• Source text:
Re: Beam Python streaming pipeline on Flink Runner

Robert Bradshaw Fri, 01 Feb 2019 09:23:17 -0800

On Fri, Feb 1, 2019 at 5:42 PM Thomas Weise <t...@apache.org> wrote:

>
> On Fri, Feb 1, 2019 at 6:17 AM Maximilian Michels <m...@apache.org> wrote:
>
>> > Max thanks for your summary. I would like to add that we agree that
>> > the runner specific translation via URN is a temporal solution until
>> > the wrappers transforms are written, is this correct? In any case this
>> > alternative standard expansion approach deserves a discussion of their
>> > own as you mention.
>>
>> Correct. Wrapping existing Beam transforms should always be preferred
>> over Runner-specific translation because the latter is not portable.
>>
>>
> From a Python user perspective, this can still be exposed as a stub,
> without having to know about the URN.
>


Yep. In the long run, I'd expect many sources to be offered as their own
easy-to-use stubs.


> Also, isn't how we expose this is orthogonal to how it is being translated?
>

Yes.

• Exercise details: Copy the Flink Runner thread from "On Fri, Feb 1, 2019 at 5:42" up to and including "as you mention.", swapping "translation" for "conversion".

• Provided data:
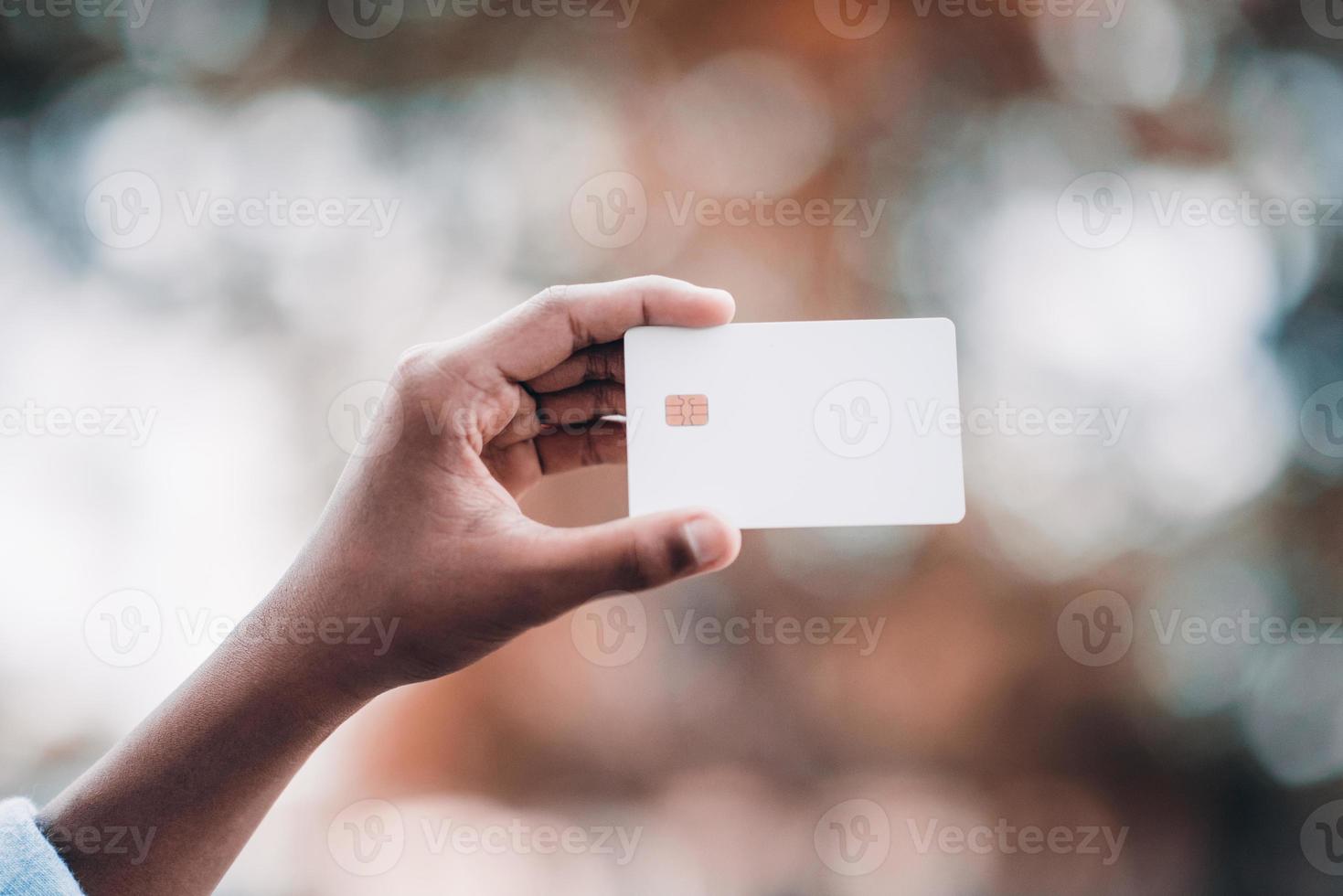 Hands and credit cards of business people. photo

• Answer:
On Fri, Feb 1, 2019 at 5:42 PM Thomas Weise <t...@apache.org> wrote:

>
> On Fri, Feb 1, 2019 at 6:17 AM Maximilian Michels <m...@apache.org> wrote:
>
>> > Max thanks for your summary. I would like to add that we agree that
>> > the runner specific conversion via URN is a temporal solution until
>> > the wrappers transforms are written, is this correct? In any case this
>> > alternative standard expansion approach deserves a discussion of their
>> > own as you mention.